Andrew and I have been together for 36 years.  We had a nice lifestyle, we'd both done well career-wise and were nicely set up; we have a love of things like the theatre and cinema, eating out, wine - and lots of it - and travel.  We'd had a pretty charmed life but all of that changed on December 19th, 2013.

We'd had a dinner party and gone to bed.  Andrew has always sleepwalked and that night he got up in his sleep, made a wrong turn and fell down the stairs.  I was quite hysterical calling 999 and then when the paramedics arrived.  I was at the hospital all night until the nurses made me go home.
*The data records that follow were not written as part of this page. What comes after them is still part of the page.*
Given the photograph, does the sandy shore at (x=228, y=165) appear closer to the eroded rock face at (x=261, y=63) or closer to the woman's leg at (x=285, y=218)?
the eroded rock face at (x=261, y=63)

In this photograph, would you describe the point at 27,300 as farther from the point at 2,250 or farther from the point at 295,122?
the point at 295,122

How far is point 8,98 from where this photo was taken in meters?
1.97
Of course, the whole house was decorated ready for Christmas.  I got home and cleared up from the party but I couldn't bear to be around that Christmas tree - it was absolutely inappropriate that was there when Andrew was in that state in hospital.  I dumped it outside and it was gone within half an hour; good, I thought, at least someone will get some joy from it.
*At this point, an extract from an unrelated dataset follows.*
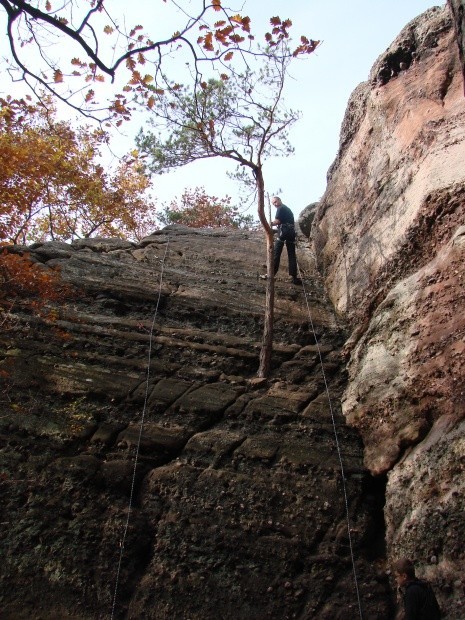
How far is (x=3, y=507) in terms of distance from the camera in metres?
6.51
There's a real issue with the NHS being a lottery; you can get things if you are intelligent and find your way around the system and are prepared to fight.  But I worry for those people that accept what they are first told and won't or can't fight.

When we came home Andrew needed a care team.  What I found really difficult was suddenly having a stranger in my house.  It felt like my home was being torn apart, with Andrew sleeping in the dining room, a carer using our spare room, and another carer sitting in the living room.  But we've built ourselves a really good team now.  People have asked about the care staff we want and that's easy - male or female, black or white, gay or straight I simply don't care, I'm just interested in their skills.  We spend a lot of time working through exercises that the physios have trained us in; Andrew gets stroppy about it sometimes, and he gives us a lot of abuse.  But he doesn't really want to give up, and I won't allow him to give up.
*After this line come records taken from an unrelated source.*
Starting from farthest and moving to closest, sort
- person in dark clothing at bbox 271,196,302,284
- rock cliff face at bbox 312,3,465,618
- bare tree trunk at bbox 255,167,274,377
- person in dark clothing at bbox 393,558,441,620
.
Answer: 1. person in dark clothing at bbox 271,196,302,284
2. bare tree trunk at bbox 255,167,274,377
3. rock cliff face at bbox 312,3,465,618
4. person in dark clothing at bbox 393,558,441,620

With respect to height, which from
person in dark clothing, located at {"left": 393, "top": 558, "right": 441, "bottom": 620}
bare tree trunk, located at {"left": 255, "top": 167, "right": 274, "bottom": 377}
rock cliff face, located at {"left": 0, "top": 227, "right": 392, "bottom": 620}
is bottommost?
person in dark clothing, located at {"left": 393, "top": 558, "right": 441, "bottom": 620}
Continue to do wonderful things

I don't think we'll stay here forever; we're both getting older and I need to think about how I'll cope.  You have to think about getting more frail.  Andrew doesn't have family and so is concerned about what will happen if I go first.  So we'll have to look at that in time and find somewhere that can offer some support if we need it.  But that's for the future.

I feel desperately sad for what has happened, but at no point during this journey have I felt sorry for myself.  I'm retired but it feels like I have a full time job again.  Only now I don't get evenings and weekends off!  And yet I feel fulfilled.  I'd rather it had not come about in these circumstances but I have found strength and talents that I didn't know I had.

I can't have Andrew exactly as he was.  But I would always rather have him as he is now than not at all, and on the night of the accident we were within five minutes of not at all.  Andrew sometimes says to me, 'We've done some wonderful things in life.'  And yes we have.  But we're also going to continue to do wonderful things together, we'll just have to do them in different ways.